### Work item A
From the passage on attitude sensing, copy everything from "An application of" down to "for Z-axis rotation." without any changes.

#### Document text

FIG. 2 shows a block diagram of a typical input signal generation system 20. When the attitude of a sensing device (s) 22, 24 changes, which is to say that, the sensing device (s) 22, 24 rotates about at least one of its X-, Y-, and Z-axes, the sensing device (s) 22, 24 generates an output signal that is proportional to the measured magnetic field strengths M _x , M _y , and M _z and to the accelerations A _x , A _y , and A _z . Typically, a magnetic field sensor 22 senses M _x , M _y , M _z and an accelerometer 24 senses A _x , A _y , A ₂ .

The six magnetic field strength and acceleration parameters are transmitted to a processing unit 25, which can be integrated into one or more of the sensing devices 22, 24 or which can be a separate, local or remote electronic device. The processing unit 25 includes signal and data processing units to process the measured parameter data. For example, the processing unit 25 can include an analog-to-digital (A/D) converter 26 for A/D conversion, a data processing unit 28 for processing data, and the like.

More specifically, the data processing unit 28 can be adapted to use equations (1), (2), (3), and (4) above, to calculate attitude angles, α, φ, θ, and angular velocities, ω _x , ω _y , (D ₂ . These data can then be input into a translator unit 29 that is adapted to translate the data into an input signal 27. The translated input signal 27 is then transmitted to an electronic processing device 21 that includes an application or driver program for manipulating the translated attitude angle and angular velocity data into motion status. Even in conditions of non-zero gravity, roll and pitch and roll and pitch angular rotation can be calculated using the tilt of the accelerometer in X- and Y-directions and using Equations (1) and (2) above.

Exemplary Uses of the Technology

An application of a magnetic compass in a cellular telephone 30 is shown in FIG. 3. For the purpose of this disclosure, the cellular telephone 30 is further adapted to execute a three- dimensional (3D) map program and to allow users to rotate the cellular telephone (and therefore the virtual map) about all three axes . Conventional cellular telephones with or without gyroscopes or magnetic field sensing would require at least six input devices, e.g., buttons, to accomplish the input signal generation: two buttons for X-axis rotation, two buttons for Y-axis rotation, and two buttons for Z-axis rotation.

With a magnetic compass as a magnetic field sensing device, however, direction-arrow buttons are not needed. More specifically, with a magnetic compass, as the cellular telephone 30 is rotated, the pitch, roll, and yaw (α, φ and θ) are obtained. These sensor signals can be processed to provide attitude angles (α, φ and θ) and angular velocities (ω _x/ ω _y/ ω _z ) . The attitude angles and angular velocities can be input into the translator 29, which translates the attitude angles and angular velocities into appropriate input signals 27 to the application program 21.

########
#### Input data

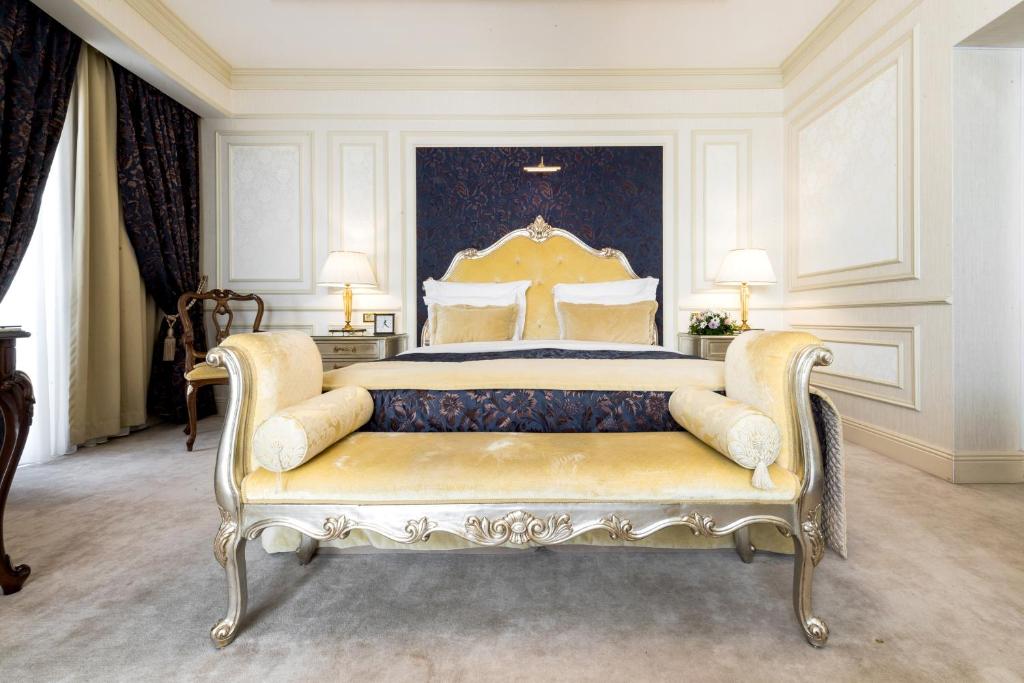 Фото Rixos Khadisha Shymkent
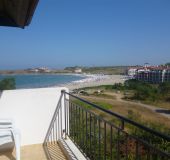 Апартаменти Нестинарка Рачеви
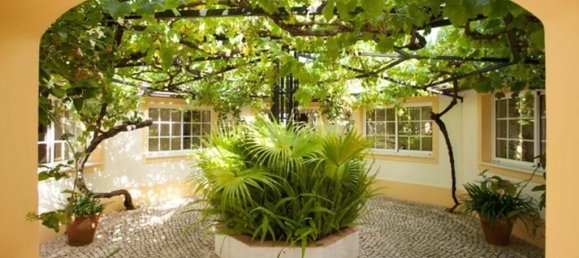 7 Schlafzimmer Villa in Monchique, Portugal, Nr. 315985 38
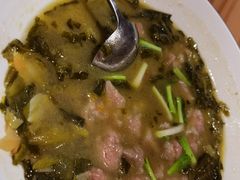 -茅溪菜·家常菜(九街店)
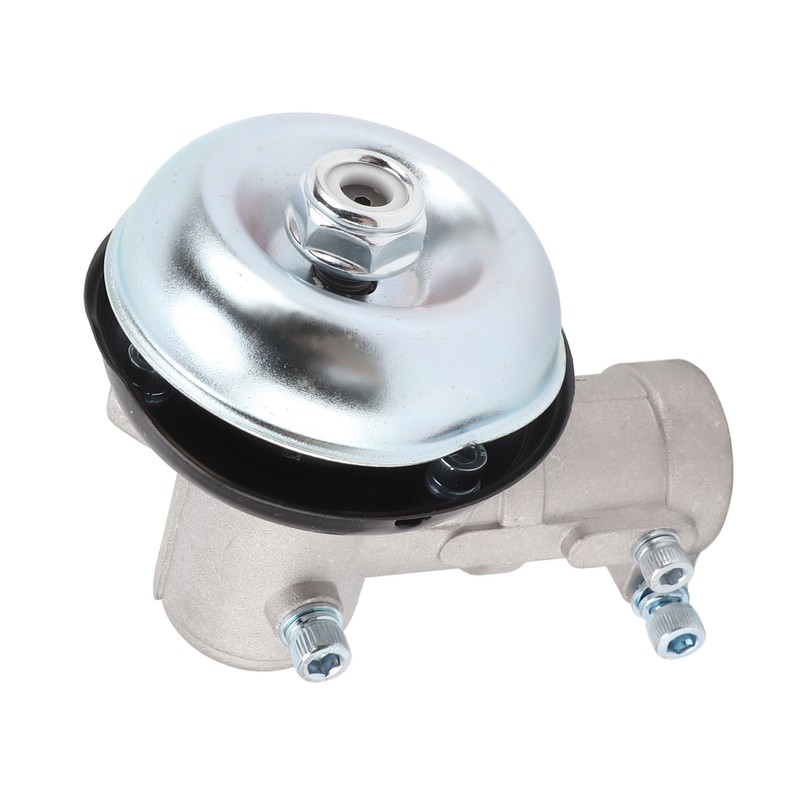 28mm Spline 9T Gearbox Head Grass Trimmer Gear Head Replacement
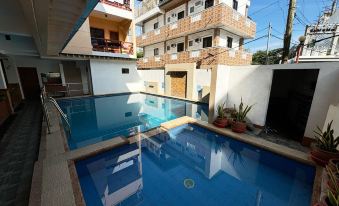 Sea Jewel Hotel Puerto Galera powered by Cocotel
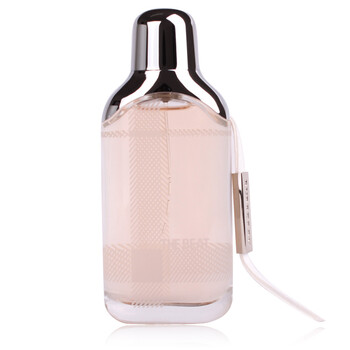 Burberry 巴宝莉08全新节奏 动感节拍 女士香水 50ML 6972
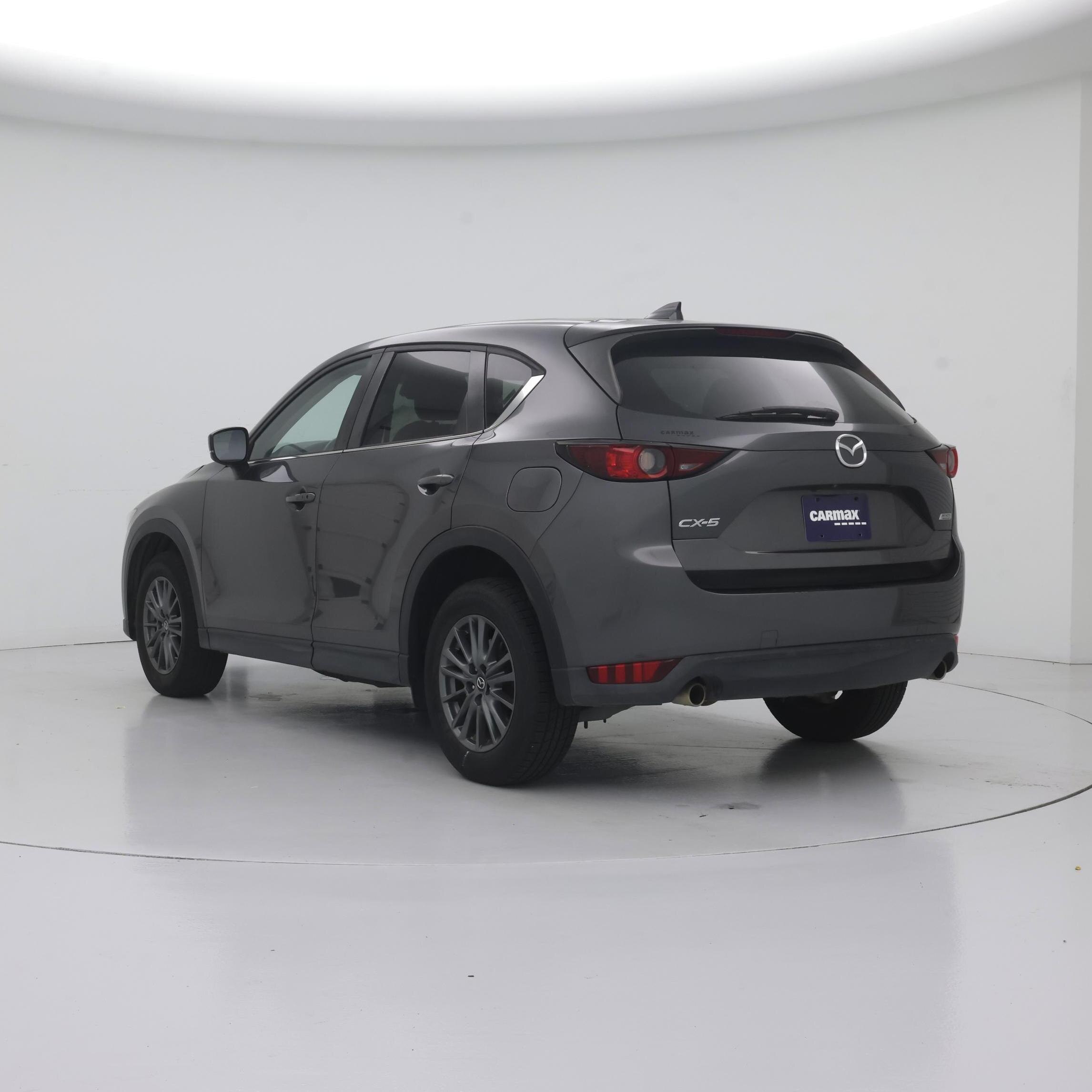 Thumbnail: 2019 Mazda CX-5 - 2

########

### Work item B
Repeat all eight records above word for word, leaving the pictures out of your answer.

### Task answer A
An application of a magnetic compass in a cellular telephone 30 is shown in FIG. 3. For the purpose of this disclosure, the cellular telephone 30 is further adapted to execute a three- dimensional (3D) map program and to allow users to rotate the cellular telephone (and therefore the virtual map) about all three axes . Conventional cellular telephones with or without gyroscopes or magnetic field sensing would require at least six input devices, e.g., buttons, to accomplish the input signal generation: two buttons for X-axis rotation, two buttons for Y-axis rotation, and two buttons for Z-axis rotation.

### Task answer B
 Фото Rixos Khadisha Shymkent
 Апартаменти Нестинарка Рачеви
 7 Schlafzimmer Villa in Monchique, Portugal, Nr. 315985 38
 -茅溪菜·家常菜(九街店)
 28mm Spline 9T Gearbox Head Grass Trimmer Gear Head Replacement
 Sea Jewel Hotel Puerto Galera powered by Cocotel
 Burberry 巴宝莉08全新节奏 动感节拍 女士香水 50ML 6972
 Thumbnail: 2019 Mazda CX-5 - 2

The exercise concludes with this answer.